PASSAGE —
The firecracker British actor Florence Pugh, on the other hand, can enliven any scene with a bare minimum of dialogue—which is handy, as that’s all she gets. As the scheming fashion-plate daughter of Christopher Walken’s Emperor, Pugh effortlessly commands the screen. It would have been nice to see more, too, of Lea Seydoux, and a blink-and-you’ll-miss-her Anya Taylor-Joy.

Austin “Elvis” Butler gets some menacing scenes as an evil slaphead, Feyd-Rautha; he looks a bit like Man City’s Erling Haaland would if the Viking-like striker were to suddenly contract alopecia. Javier Bardem and Stellen Skarsgard both have fun munching on the considerable scenery, as the God-bothering Fremen leader, Stilgar, and bellicose Baron Harkonnen, respectively. As in the first film, Rebecca Ferguson is formidable as Paul’s witchy mother, this time with added face tattoos. The also-returning Josh Brolin does his grizzled warrior thing with varying levels of enthusiasm. (Entirely projection on my part, but I sensed a certain fellow-feeling with Brolin, who looked at times somewhat bemused by events.)

DATASET CONTENT —
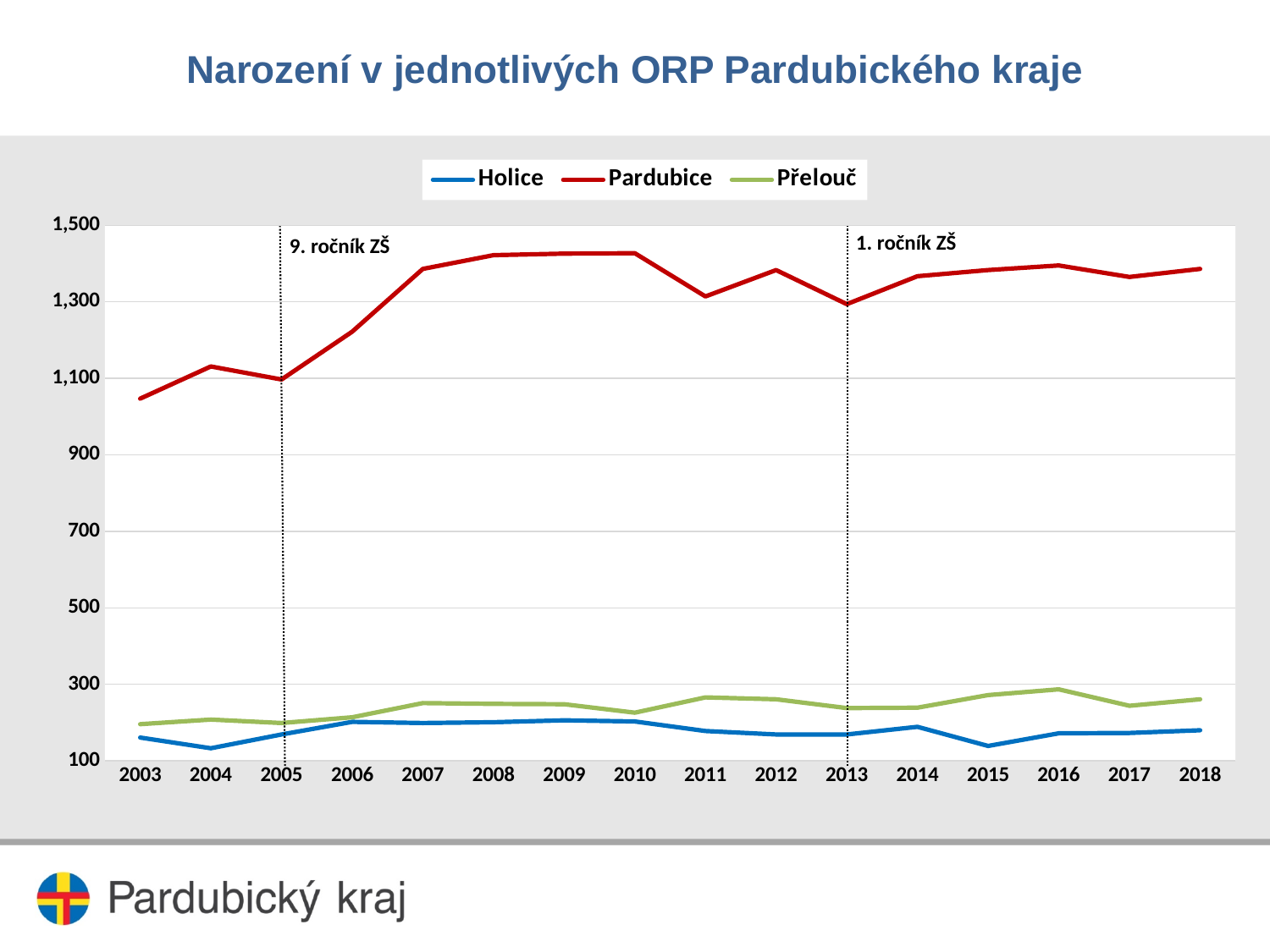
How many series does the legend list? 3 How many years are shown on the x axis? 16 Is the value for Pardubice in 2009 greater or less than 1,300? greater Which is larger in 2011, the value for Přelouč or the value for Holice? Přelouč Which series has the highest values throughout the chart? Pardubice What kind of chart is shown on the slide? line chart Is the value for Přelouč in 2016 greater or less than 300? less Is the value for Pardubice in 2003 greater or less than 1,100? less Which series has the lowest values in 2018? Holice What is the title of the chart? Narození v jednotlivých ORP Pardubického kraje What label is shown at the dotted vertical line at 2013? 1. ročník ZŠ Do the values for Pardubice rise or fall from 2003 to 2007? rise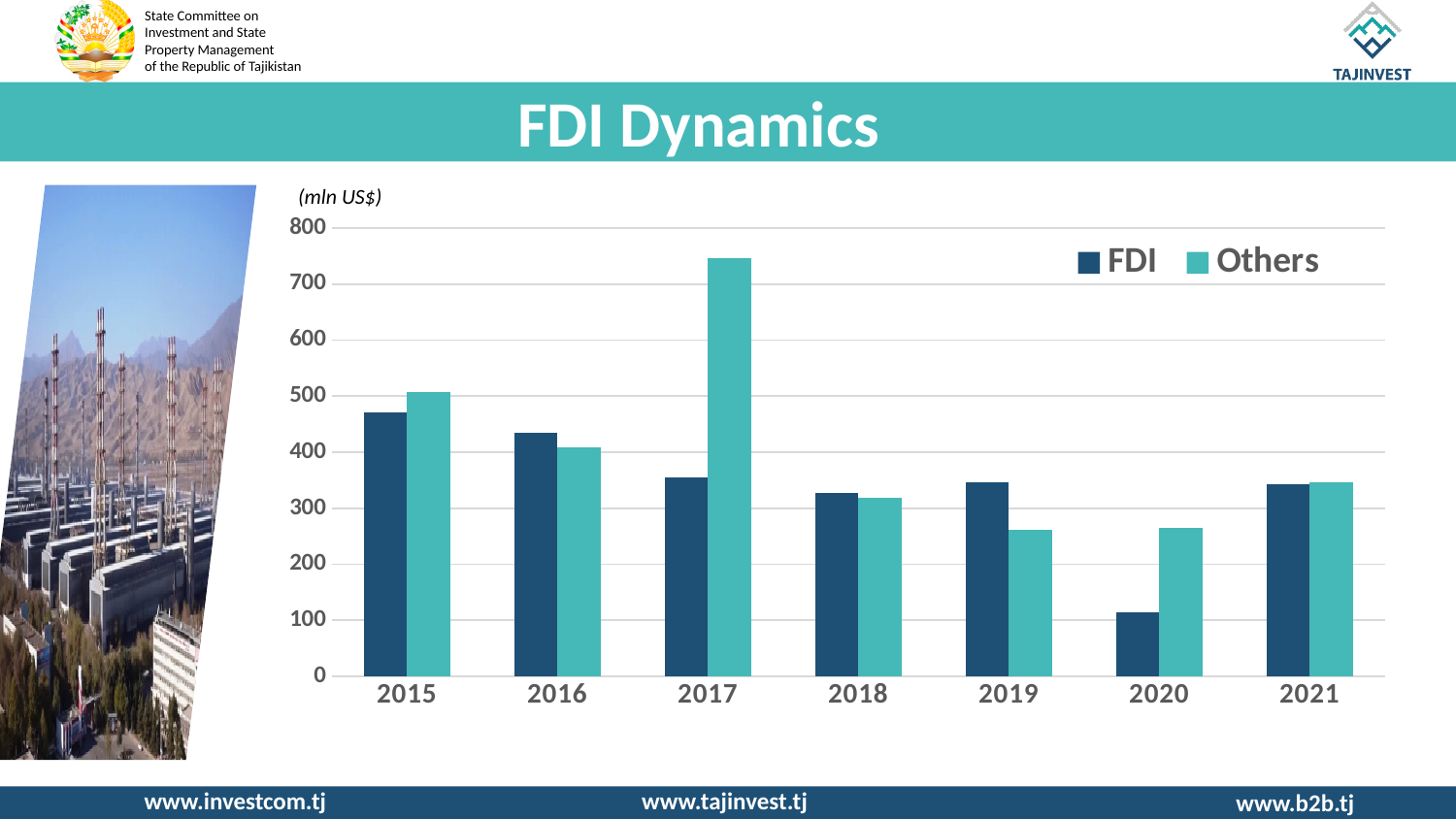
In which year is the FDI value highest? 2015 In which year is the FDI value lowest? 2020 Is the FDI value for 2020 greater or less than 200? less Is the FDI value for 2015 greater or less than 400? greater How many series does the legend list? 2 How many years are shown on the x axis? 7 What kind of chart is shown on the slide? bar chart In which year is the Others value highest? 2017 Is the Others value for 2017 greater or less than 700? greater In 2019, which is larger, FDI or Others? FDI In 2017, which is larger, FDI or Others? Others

WORK REQUEST — Translate this sentence from the film review above into Spanish: "As in the first film, Rebecca Ferguson is formidable as Paul's witchy mother, this time with added face tattoos."

EXERCISE RESPONSE — Como en la primera película, Rebecca Ferguson está formidable como la madre con aire de bruja de Paul, esta vez con tatuajes faciales añadidos.